North Korea has held a huge military parade – the first since negotiations with the US over denuclearisation began in earnest – as the country celebrates the 70th anniversary of its founding.
Previous public parades have included nuclear missile launchers, but they did not feature during Sunday’s celebration in Pyongyang – a clear sign that leader Kim Jong Un did not want to cause diplomatic provocation as negotiations continue.
At the end of the parade, Mr Kim waved to the crowd hand in hand with Li Zhanshu, one of Chinese President Xi Jinping’s closest advisers – a sign of ever-closer relations between the two countries, and an indication this display was also intended for a global, diplomatic audience.
Mr Xi has congratulated Kim Jong Un and North Korea on the 70th anniversary of North Korea’s founding, hailing it once again as the “new historical period” that the country was entering.

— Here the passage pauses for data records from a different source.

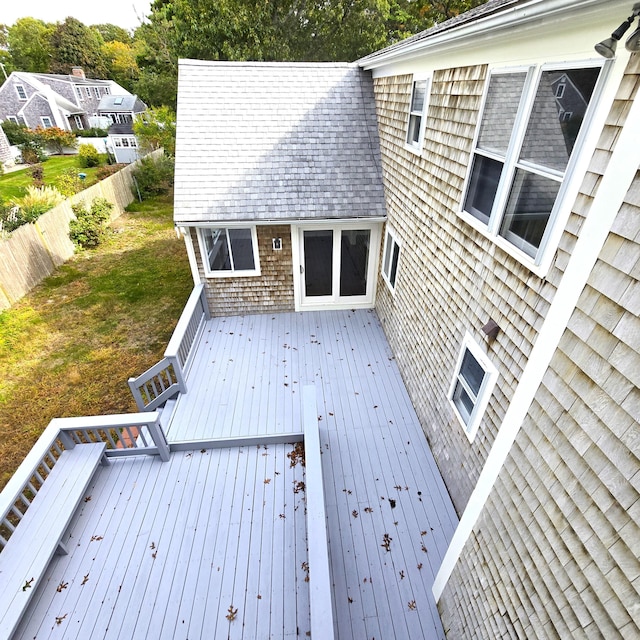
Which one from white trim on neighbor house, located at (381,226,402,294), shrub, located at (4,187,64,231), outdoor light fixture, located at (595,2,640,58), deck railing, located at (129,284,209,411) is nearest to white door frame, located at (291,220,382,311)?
white trim on neighbor house, located at (381,226,402,294)

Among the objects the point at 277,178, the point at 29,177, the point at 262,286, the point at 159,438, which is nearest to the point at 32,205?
the point at 262,286

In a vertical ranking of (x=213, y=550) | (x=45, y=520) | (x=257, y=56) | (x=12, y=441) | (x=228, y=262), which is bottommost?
(x=12, y=441)

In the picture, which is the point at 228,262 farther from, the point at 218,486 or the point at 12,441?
the point at 12,441

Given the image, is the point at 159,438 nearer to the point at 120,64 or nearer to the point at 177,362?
the point at 177,362

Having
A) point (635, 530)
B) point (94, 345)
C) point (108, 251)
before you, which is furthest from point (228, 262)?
point (108, 251)

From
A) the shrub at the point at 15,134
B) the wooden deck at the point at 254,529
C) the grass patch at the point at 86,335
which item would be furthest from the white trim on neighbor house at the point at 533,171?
the shrub at the point at 15,134

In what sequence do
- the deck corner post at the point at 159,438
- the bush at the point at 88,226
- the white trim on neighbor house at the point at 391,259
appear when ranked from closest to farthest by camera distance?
the deck corner post at the point at 159,438 < the white trim on neighbor house at the point at 391,259 < the bush at the point at 88,226

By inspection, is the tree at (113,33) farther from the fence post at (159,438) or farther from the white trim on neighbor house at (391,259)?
the fence post at (159,438)
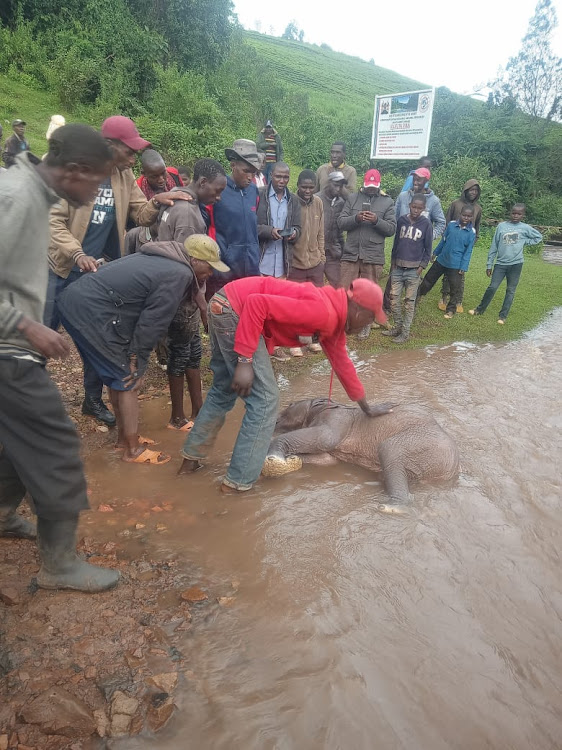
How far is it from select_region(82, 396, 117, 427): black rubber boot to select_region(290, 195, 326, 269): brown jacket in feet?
10.0

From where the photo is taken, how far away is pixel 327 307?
324 centimetres

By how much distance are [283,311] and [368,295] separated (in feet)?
1.73

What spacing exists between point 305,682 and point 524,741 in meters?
0.89

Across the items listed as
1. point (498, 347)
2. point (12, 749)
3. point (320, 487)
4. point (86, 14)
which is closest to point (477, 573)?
point (320, 487)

The parade was nevertheless a huge affair, lasting about two hours.
Ranks of soldiers filed past in the characteristic North Korean goosestep-like march. The military hardware on show included tanks, artillery, and short-range rocket and missile launchers.
Thousands of civilians followed afterwards, waving flags and shouting slogans. Some were crying – the sort of mass display of obedience, loyalty and devotion only possible in a totalitarian regime.
Tong Zhao, a fellow at the Carnegie-Tsinghua Centre for Global Policy, told Sky News: “This is an internal event for North Korea: it’s their anniversary, they want to celebrate that.
“But by having a major military parade, it could be seen by outsiders as a provocation.
“So North Korea needs to strike a balance between enhancing their domestic morale.
“They also want to send a big signal, that they want to now focus on economic development.
“The celebrations are also expected to include a revival of the mass games – a large-scale performance involving tens of thousands of North Korean people.
We were told they have been practising for months after school and work.
The anniversary comes at a crucial time during talks over denuclearisation.
For a long time, the US and North Korea were at an apparent impasse, with the US asking for a comprehensive list of the North’s nuclear facilities, and Pyongyang asking for a formal end to the Korean War – a proper peace treaty was never signed. Neither side has seemed willing to give way.
But over the last few days, there has been a flurry of diplomatic activity from Pyongyang.
A third summit between Mr Kim and South Korean president Moon Jae-in has been confirmed for later this month.
Mr Kim also sent a message to Donald Trump, who happily tweeted his thanks in return.
Prior to the parade, Mr Kim visited the mausoleum where his father and grandfather are interred.
Accompanied by dozens of officials and army officers, he was seen bowing repeatedly while soldiers formed an honour guard and carried wreaths.
North Korea declared its establishment as an individual state in 1948 following Korea’s liberation from Japanese occupation in 1945.